La loi dispose aussi de la procédure préalable à tout changement statutaire envisagé par la loi de 2001 (échéance 2010):

  • Ne peut intervenir sans que le consentement des électeurs de la collectivité...
  • Ce changement de régime est décidé par une loi organique.
  • Lorsque la consultation porte sur un changement [de statut] est organisée sur proposition du Gouvernement, celui-ci fait, devant chaque assemblée, une déclaration qui est suivie d'un débat. "
  • Enfin, l'article 74, dont relève Mayotte ouvre toutes les possibilités en matière de modulation de la spécialité législative, d'organisation institutionnelle et de répartition des compétences.

Dernière en date, La loi de programme pour l'Outre-mer du 21 juillet 2003, prévoit en grande partie des mesures en faveur de l'emploi et du développement économique et social. Le Titre VI bis de la loi s’adresse de manière spécifique aux agents exerçant des fonctions de la compétence de l’Etat, des collectivités territoriales ou des établissements publics hospitaliers.

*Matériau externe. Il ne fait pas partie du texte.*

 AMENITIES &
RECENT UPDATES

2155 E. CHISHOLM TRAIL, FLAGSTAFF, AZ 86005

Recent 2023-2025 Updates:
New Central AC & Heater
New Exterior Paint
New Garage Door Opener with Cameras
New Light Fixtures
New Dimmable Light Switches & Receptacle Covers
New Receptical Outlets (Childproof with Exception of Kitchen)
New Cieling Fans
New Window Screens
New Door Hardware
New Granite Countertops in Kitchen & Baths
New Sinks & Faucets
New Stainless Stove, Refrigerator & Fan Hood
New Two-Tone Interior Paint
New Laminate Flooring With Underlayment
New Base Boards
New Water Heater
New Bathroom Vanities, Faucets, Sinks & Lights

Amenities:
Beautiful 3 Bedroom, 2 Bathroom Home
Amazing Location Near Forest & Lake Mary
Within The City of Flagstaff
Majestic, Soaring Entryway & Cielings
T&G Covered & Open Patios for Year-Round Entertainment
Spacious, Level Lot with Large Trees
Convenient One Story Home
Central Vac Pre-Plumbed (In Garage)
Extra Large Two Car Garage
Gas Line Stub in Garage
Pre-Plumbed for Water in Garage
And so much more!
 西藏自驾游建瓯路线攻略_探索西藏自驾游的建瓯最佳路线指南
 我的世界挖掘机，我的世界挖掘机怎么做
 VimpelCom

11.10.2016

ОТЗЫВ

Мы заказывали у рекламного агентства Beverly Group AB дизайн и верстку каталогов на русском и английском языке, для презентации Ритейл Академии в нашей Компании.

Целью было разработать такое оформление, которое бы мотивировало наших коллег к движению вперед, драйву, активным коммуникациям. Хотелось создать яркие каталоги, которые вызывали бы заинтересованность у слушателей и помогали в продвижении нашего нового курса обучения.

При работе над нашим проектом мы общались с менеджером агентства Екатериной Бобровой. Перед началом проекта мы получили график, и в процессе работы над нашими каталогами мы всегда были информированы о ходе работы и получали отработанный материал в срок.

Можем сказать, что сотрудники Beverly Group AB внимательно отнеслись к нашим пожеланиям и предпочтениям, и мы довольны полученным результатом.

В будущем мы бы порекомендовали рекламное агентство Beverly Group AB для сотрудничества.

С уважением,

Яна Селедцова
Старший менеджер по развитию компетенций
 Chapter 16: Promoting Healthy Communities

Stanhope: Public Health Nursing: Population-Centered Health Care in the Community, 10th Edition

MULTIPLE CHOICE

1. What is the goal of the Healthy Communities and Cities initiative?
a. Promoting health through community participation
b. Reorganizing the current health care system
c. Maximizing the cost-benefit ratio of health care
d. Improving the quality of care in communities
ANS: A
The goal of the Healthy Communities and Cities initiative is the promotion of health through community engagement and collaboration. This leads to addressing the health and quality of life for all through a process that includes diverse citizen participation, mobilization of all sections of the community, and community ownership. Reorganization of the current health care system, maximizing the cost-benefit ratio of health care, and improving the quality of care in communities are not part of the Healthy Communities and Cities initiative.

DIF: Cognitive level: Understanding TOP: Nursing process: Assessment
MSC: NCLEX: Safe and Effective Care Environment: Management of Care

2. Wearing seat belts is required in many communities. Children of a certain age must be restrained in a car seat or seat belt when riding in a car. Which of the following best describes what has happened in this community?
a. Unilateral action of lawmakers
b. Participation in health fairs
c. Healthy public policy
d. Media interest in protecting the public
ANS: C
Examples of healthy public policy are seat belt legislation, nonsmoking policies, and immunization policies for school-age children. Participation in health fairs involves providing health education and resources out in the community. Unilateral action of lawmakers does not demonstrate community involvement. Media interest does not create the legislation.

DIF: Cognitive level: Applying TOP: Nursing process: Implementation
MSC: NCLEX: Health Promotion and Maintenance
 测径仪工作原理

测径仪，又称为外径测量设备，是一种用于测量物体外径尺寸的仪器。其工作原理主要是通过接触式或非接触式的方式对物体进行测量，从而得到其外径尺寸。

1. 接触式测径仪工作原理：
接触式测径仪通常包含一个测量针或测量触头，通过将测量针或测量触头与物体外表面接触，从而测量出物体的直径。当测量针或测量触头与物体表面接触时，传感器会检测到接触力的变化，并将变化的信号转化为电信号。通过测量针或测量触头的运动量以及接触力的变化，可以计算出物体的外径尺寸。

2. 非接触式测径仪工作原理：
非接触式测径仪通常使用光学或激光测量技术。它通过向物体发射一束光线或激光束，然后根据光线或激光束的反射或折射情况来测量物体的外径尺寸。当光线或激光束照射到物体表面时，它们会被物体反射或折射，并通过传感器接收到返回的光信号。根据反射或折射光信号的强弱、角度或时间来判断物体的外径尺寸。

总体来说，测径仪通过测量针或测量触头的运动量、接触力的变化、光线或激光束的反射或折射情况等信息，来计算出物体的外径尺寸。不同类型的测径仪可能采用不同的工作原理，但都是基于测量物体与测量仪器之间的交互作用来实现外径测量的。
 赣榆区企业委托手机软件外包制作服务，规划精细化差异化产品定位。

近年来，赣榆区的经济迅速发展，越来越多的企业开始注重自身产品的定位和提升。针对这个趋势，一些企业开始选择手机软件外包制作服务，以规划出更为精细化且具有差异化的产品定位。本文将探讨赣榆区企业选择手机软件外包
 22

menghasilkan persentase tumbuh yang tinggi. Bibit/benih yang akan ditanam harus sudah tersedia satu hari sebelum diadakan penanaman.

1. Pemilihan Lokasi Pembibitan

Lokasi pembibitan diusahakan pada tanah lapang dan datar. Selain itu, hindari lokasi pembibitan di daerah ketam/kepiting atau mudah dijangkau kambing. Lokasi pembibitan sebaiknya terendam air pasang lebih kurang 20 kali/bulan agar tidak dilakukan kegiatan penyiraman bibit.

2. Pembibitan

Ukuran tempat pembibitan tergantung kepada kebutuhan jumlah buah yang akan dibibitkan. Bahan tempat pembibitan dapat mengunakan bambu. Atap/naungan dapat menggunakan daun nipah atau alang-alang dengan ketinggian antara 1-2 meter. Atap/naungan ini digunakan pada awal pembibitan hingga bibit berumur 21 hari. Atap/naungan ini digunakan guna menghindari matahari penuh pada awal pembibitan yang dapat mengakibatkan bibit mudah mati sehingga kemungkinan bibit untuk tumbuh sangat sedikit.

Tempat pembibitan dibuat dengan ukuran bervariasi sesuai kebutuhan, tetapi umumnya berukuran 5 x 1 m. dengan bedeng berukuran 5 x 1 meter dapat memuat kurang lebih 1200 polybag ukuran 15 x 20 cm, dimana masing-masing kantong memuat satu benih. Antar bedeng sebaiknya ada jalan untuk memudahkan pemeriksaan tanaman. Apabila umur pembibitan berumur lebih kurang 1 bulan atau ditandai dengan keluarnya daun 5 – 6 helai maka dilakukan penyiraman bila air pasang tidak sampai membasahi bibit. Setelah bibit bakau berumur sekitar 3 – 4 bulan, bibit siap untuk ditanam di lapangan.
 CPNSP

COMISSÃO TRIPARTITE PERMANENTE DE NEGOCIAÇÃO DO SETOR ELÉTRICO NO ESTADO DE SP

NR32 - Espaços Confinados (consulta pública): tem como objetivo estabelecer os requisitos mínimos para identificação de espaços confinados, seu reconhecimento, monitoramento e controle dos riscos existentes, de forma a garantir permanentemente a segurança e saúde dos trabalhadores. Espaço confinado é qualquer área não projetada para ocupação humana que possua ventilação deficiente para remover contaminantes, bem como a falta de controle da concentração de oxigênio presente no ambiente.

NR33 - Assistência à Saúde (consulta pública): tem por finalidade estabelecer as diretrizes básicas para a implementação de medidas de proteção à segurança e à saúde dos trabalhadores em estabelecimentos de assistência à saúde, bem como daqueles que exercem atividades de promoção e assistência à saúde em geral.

Ces agents se verront désormais appliquer les dispositions législatives portant droits et obligations des fonctionnaires (loi di 13 juillet 1983) ainsi que les dispositions législatives propres à chacune des trois fonctions publiques, tout en conservant la possibilité, pour le Conseil d’Etat de tenir compte des spécificités locales :

  • Loi du 11 janvier 1984 pour la fonction publique de l’Etat ;
  • Loi du 26 janvier 1984 pour la fonction publique territoriale ;
  • Loi du 9 janvier 1989 pour la fonction publique hospitalière.

L’article 64-II de la loi du 21 juillet 2003 prévoit également l’intégration dans la fonction publique des agents titulaires d’un emploi de la collectivité départementale, d’une commune ou d’un établissement public administratif de Mayotte au plus tard au 31 décembre 2010. Les modalités d’intégration de ces agents seront fixées par décrets en Conseil d’Etat et les premières intégrations dans la fonction publique auront lieu au cours du second semestre 2004.

À noter également, une nouvelle étape décisive dans la marche de Mayotte vers le droit commun a été franchie puisque cette loi interdit la polygamie aux jeunes mahorais en âge de se marier après le 1er janvier 2005, abolit la répudiation de la femme ainsi que la discrimination entre filles et garçons en matière de succession. À l’horizon de 2008, la loi organique portant dispositions statutaires et institutionnelles relatives à l’outre-mer devrait définitivement tourner la page du principe de spécificité législative auquel Mayotte a été soumis jusqu’à présent.